Instructions for the task
All of the data must be printed exactly; please include every line.

* start Given records *

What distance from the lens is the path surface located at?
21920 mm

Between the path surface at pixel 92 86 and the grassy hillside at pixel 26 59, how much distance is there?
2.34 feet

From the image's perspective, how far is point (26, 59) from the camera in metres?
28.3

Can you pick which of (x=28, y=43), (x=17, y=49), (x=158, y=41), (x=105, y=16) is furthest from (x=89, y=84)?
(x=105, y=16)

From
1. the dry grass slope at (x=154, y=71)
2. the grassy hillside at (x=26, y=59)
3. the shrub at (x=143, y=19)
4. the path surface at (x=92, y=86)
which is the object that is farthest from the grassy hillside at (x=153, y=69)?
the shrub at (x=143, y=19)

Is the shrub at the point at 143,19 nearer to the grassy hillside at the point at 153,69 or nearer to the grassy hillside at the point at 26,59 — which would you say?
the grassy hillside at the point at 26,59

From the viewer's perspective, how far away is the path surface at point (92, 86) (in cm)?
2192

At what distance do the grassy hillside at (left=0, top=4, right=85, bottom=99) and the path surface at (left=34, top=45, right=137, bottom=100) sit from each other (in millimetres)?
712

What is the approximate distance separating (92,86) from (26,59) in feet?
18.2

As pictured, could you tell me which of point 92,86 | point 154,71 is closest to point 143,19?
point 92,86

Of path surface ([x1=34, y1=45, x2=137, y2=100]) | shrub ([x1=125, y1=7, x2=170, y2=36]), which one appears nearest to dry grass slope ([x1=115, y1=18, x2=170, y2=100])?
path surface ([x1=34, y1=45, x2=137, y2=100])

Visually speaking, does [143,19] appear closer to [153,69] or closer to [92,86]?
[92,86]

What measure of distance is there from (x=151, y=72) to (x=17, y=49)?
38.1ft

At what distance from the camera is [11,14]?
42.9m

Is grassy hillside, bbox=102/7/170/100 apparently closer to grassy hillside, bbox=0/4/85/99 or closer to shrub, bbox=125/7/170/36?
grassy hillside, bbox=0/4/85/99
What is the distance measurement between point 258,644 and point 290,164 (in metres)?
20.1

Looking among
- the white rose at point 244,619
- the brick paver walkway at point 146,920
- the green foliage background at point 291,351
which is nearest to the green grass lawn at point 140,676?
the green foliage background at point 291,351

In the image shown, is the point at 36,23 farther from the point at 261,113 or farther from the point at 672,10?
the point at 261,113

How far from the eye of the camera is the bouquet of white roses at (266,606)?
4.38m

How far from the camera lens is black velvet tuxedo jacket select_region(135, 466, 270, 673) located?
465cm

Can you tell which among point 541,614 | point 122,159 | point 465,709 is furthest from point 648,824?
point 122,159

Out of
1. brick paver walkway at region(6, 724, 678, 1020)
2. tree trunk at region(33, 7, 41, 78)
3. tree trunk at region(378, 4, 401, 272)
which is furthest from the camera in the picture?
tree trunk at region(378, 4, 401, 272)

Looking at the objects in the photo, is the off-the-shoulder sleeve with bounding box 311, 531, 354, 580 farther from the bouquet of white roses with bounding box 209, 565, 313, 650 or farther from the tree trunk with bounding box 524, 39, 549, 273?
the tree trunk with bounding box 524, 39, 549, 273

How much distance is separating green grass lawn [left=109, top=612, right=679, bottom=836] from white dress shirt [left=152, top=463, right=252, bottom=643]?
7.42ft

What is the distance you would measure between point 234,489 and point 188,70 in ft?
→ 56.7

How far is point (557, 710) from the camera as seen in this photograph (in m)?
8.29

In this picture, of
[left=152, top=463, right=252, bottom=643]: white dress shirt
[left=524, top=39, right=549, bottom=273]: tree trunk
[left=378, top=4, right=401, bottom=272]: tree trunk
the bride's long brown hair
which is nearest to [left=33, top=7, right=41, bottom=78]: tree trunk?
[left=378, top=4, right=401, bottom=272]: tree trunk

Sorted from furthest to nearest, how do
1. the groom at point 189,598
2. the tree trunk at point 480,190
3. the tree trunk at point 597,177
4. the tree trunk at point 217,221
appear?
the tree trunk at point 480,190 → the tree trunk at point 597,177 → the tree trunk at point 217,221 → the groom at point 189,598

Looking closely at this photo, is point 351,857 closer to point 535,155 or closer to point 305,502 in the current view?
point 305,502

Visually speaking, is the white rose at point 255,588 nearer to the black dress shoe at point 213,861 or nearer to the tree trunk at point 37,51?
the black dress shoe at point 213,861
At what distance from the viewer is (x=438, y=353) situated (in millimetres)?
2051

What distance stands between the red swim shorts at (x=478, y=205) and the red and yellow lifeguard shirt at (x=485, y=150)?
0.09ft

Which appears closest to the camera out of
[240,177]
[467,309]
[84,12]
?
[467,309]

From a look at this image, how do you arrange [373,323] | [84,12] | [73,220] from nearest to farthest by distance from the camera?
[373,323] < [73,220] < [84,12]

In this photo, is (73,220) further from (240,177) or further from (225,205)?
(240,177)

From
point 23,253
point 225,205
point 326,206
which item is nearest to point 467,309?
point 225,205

* end Given records *

Result of this exercise
What distance from the lens is the path surface located at?
21920 mm

Between the path surface at pixel 92 86 and the grassy hillside at pixel 26 59, how much distance is there?
2.34 feet

From the image's perspective, how far is point (26, 59) from the camera in metres?
28.3

Can you pick which of (x=28, y=43), (x=17, y=49), (x=158, y=41), (x=105, y=16) is furthest from (x=89, y=84)?
(x=105, y=16)

From
1. the dry grass slope at (x=154, y=71)
2. the grassy hillside at (x=26, y=59)
3. the shrub at (x=143, y=19)
4. the path surface at (x=92, y=86)
which is the object that is farthest from the grassy hillside at (x=153, y=69)?
the shrub at (x=143, y=19)

Is the shrub at the point at 143,19 nearer to the grassy hillside at the point at 153,69 or nearer to the grassy hillside at the point at 26,59 — which would you say?
the grassy hillside at the point at 26,59

From the viewer's perspective, how far away is the path surface at point (92, 86) (in cm)?
2192

At what distance do the grassy hillside at (left=0, top=4, right=85, bottom=99) and the path surface at (left=34, top=45, right=137, bottom=100) sit from each other (in millimetres)?
712

What is the approximate distance separating (92,86) from (26,59) in feet?
18.2

As pictured, could you tell me which of point 92,86 | point 154,71 is closest to point 143,19?
point 92,86

Of path surface ([x1=34, y1=45, x2=137, y2=100]) | shrub ([x1=125, y1=7, x2=170, y2=36]), which one appears nearest to dry grass slope ([x1=115, y1=18, x2=170, y2=100])?
path surface ([x1=34, y1=45, x2=137, y2=100])

Visually speaking, does [143,19] appear closer to [153,69] or closer to [92,86]?
[92,86]

What measure of distance is there from (x=151, y=72) to (x=17, y=49)?
38.1ft

At what distance from the camera is [11,14]?
42.9m

Is grassy hillside, bbox=102/7/170/100 apparently closer to grassy hillside, bbox=0/4/85/99 or closer to shrub, bbox=125/7/170/36?
grassy hillside, bbox=0/4/85/99
What is the distance measurement between point 258,644 and point 290,164 (in metres)?
20.1

Looking among
- the white rose at point 244,619
- the brick paver walkway at point 146,920
- the green foliage background at point 291,351
which is nearest to the green grass lawn at point 140,676?
the green foliage background at point 291,351

In the image shown, is the point at 36,23 farther from the point at 261,113 or farther from the point at 672,10?
the point at 261,113

How far from the eye of the camera is the bouquet of white roses at (266,606)?
4.38m

How far from the camera lens is black velvet tuxedo jacket select_region(135, 466, 270, 673) located?
465cm

Can you tell which among point 541,614 | point 122,159 | point 465,709 is furthest from point 648,824?
point 122,159

Out of
1. brick paver walkway at region(6, 724, 678, 1020)
2. tree trunk at region(33, 7, 41, 78)
3. tree trunk at region(378, 4, 401, 272)
which is furthest from the camera in the picture?
tree trunk at region(378, 4, 401, 272)

Looking at the objects in the photo, is the off-the-shoulder sleeve with bounding box 311, 531, 354, 580 farther from the bouquet of white roses with bounding box 209, 565, 313, 650 or farther from the tree trunk with bounding box 524, 39, 549, 273?
the tree trunk with bounding box 524, 39, 549, 273

How much distance is separating green grass lawn [left=109, top=612, right=679, bottom=836] from white dress shirt [left=152, top=463, right=252, bottom=643]?
7.42ft

What is the distance you would measure between point 234,489 and point 188,70 in ft?
→ 56.7

How far is point (557, 710) from the camera as seen in this photograph (in m)?
8.29

In this picture, of
[left=152, top=463, right=252, bottom=643]: white dress shirt
[left=524, top=39, right=549, bottom=273]: tree trunk
[left=378, top=4, right=401, bottom=272]: tree trunk
the bride's long brown hair
which is nearest to [left=33, top=7, right=41, bottom=78]: tree trunk?
[left=378, top=4, right=401, bottom=272]: tree trunk

Sorted from furthest to nearest, how do
1. the groom at point 189,598
2. the tree trunk at point 480,190
3. the tree trunk at point 597,177
4. the tree trunk at point 217,221
appear?
the tree trunk at point 480,190 → the tree trunk at point 597,177 → the tree trunk at point 217,221 → the groom at point 189,598

Looking closely at this photo, is point 351,857 closer to point 535,155 or closer to point 305,502 in the current view?
point 305,502

Visually speaking, is the white rose at point 255,588 nearer to the black dress shoe at point 213,861 or nearer to the tree trunk at point 37,51?
the black dress shoe at point 213,861
At what distance from the viewer is (x=438, y=353) situated (in millimetres)?
2051

What distance stands between the red swim shorts at (x=478, y=205) and the red and yellow lifeguard shirt at (x=485, y=150)?
0.09ft

Which appears closest to the camera out of
[240,177]
[467,309]
[84,12]
?
[467,309]

From a look at this image, how do you arrange [373,323] | [84,12] | [73,220] from nearest to farthest by distance from the camera?
[373,323] < [73,220] < [84,12]

In this photo, is (73,220) further from (240,177) or further from (225,205)?
(240,177)

From
point 23,253
point 225,205
point 326,206
which item is nearest to point 467,309?
point 225,205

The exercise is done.